Distressed: The theory here is that equities that sell off hard due to analyst recommendations, missed earnings, reduced outlook, especially when these are reported on a severe market down day, have much of the “bad news” priced in for “awhile” and have even if they broke through technicals to a new low could better survive additional market sell-offs and should rise quicker in a more stable market. Examples of these that I’ve written fairly extensive pitches for are Dolby (DBY), American Eagle Outfitters (AEO), Inphi Corporation (IPHI, no pitch yet, deferred revenues). Hard selloffs help for a new base, but again, it can still get broken. Dolby and American Eagle both pay good dividends that will help stabilize them.
Note: It can take 2-3 days for an equity to settle after a sharp selloff. Eventually the volume will decline and you can find the tipping point where those on the sidelines are looking for the best price, but someone eventually blinks and the buying starts. A 2-3% climb, new sell off as the final sellers jump, and then a climb can occur, so don’t jump in too fast!
Broken: There are times during a selloff where an equity goes down so hard and so fast that it triggers additional events that can force an “undershoot”. In particular when an equity has “enjoyed” a period of time in the $6 - $12 range and a catalyst drops it below $5 it’s subject to:
1. Some brokerage firms will not allow margin. Hedge funds or other holders of large blocks using margin are forced to sell.
2. Some mutual funds, (NOT ALL, I hear all to often that “NO mutual funds can..)” by charter do not hold equities that have a sub $5 share price.
Both of these lead to “forced” selling well below the $5 mark. In some cases, conditions may warrant for the drop to continue. The items I am looking for to determine if the equity is dead or temporarily broken include those I outlined in this pitch for Camelot Information Systems (CIS).
1. Is profit Negative? Was a revenue drop due to what is most likely, (no guarantees no matter what management says) temporary.
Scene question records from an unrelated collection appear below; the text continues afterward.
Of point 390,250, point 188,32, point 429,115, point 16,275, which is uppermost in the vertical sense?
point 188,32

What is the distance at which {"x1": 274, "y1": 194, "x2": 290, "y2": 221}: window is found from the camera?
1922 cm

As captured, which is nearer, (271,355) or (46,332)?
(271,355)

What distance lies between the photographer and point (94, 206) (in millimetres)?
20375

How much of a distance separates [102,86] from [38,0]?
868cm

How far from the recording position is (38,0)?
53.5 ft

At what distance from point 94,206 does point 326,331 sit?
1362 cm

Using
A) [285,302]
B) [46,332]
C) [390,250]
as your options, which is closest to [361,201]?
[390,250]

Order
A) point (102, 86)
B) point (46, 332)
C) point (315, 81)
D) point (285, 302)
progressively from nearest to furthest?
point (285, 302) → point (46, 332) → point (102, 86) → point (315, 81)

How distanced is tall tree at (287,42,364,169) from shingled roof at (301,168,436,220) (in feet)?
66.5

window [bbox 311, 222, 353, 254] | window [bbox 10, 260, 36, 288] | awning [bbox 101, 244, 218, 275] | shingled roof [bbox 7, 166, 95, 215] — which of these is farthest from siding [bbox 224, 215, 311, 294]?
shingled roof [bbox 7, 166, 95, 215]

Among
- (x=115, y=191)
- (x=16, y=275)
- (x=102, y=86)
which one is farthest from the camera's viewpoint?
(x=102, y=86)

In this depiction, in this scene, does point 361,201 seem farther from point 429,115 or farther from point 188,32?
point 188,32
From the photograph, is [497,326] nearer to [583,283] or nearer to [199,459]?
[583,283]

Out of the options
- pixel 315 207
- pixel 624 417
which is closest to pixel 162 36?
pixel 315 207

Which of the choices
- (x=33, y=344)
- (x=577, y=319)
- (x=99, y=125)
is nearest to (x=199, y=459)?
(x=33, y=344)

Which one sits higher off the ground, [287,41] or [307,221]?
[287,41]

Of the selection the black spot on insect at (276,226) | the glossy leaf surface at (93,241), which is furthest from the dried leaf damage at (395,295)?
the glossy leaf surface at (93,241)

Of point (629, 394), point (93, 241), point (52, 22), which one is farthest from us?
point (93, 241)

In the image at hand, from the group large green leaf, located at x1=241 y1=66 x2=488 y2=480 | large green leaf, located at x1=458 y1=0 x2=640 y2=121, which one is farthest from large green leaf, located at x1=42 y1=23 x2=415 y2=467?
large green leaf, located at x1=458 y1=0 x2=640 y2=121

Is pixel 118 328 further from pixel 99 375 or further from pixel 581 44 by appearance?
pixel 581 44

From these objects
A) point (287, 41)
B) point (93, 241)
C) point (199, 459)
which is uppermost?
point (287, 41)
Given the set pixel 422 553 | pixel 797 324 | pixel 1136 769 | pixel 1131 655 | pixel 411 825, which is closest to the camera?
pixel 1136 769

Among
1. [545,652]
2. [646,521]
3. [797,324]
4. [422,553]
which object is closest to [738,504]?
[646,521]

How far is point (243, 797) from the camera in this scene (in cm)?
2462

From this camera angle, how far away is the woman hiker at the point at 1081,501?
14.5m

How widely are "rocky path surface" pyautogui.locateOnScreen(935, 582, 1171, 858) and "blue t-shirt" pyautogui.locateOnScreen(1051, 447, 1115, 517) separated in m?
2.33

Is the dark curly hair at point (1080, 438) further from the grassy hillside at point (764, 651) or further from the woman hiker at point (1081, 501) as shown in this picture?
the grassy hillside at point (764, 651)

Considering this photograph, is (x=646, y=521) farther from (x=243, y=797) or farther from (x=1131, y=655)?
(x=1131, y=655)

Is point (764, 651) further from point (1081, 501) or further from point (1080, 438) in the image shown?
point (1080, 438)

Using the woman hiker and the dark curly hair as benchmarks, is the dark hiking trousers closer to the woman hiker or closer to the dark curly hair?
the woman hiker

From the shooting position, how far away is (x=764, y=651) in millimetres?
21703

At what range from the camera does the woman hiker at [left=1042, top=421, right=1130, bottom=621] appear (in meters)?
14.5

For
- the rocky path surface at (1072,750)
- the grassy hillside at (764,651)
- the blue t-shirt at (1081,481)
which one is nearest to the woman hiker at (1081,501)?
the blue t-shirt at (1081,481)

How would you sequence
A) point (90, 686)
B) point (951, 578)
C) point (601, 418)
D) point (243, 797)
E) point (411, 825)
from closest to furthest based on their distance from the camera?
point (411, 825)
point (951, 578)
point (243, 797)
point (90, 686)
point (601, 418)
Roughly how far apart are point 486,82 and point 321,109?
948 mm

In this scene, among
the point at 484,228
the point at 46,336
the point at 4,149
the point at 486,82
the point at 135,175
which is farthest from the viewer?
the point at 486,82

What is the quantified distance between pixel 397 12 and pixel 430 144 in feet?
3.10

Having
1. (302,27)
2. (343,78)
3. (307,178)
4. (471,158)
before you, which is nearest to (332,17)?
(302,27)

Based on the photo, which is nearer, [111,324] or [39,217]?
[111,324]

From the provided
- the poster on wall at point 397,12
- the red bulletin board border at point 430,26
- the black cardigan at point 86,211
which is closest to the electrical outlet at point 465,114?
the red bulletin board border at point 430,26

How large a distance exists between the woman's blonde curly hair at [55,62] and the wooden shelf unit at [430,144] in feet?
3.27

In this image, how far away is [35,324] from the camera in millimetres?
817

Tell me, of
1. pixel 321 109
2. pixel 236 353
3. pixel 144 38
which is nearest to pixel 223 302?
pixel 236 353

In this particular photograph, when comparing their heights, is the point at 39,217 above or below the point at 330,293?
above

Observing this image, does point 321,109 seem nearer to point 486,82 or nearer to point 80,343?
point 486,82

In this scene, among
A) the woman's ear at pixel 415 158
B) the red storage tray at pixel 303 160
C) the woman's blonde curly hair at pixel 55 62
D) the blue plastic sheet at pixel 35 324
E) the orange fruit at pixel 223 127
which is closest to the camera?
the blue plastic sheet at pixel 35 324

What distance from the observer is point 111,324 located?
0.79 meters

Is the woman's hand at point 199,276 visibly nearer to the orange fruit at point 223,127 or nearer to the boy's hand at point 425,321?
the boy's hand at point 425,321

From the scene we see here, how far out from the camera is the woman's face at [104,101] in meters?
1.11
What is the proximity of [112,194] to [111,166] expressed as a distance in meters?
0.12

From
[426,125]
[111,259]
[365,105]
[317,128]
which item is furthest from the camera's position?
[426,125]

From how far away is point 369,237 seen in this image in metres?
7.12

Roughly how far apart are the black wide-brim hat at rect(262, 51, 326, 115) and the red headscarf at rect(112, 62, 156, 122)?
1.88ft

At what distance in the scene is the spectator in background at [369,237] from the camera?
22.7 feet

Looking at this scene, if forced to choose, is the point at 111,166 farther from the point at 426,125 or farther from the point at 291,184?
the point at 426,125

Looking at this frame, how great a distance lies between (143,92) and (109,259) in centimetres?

2. Are they a bankruptcy candidate or flagged as a fraud. Is cash flow positive, are there reserves??
3. Is volume dropping, did the float get turned over?? Was there strong institutional holding before the selloff.
Other examples of potentially “BROKEN” Equities recently: RAIT Financial Trust New Common (RAS) AND Navios Maritime Holdings Inc. (NM)
(Watching, held $5 so far but would be interesting if they drop below $5...... MU, AMD, OMX)
There are other “outside the box plays”, but these are the areas where I feel downside risk is most minimal and upside risk/reward makes them interesting. Please heed the warnings, examine the theories, understand about ETFs, and note that there is no such thing as minimal risk, (except 2% bond yields) and risk/reward varies from individual to individual.
TSIF The Sky isn't Falling Today, and Mother Nature's storm appears to be clearing. Hold on, stay strong, we don't know what tomorrow will bring, nature or investment, but we can prepare.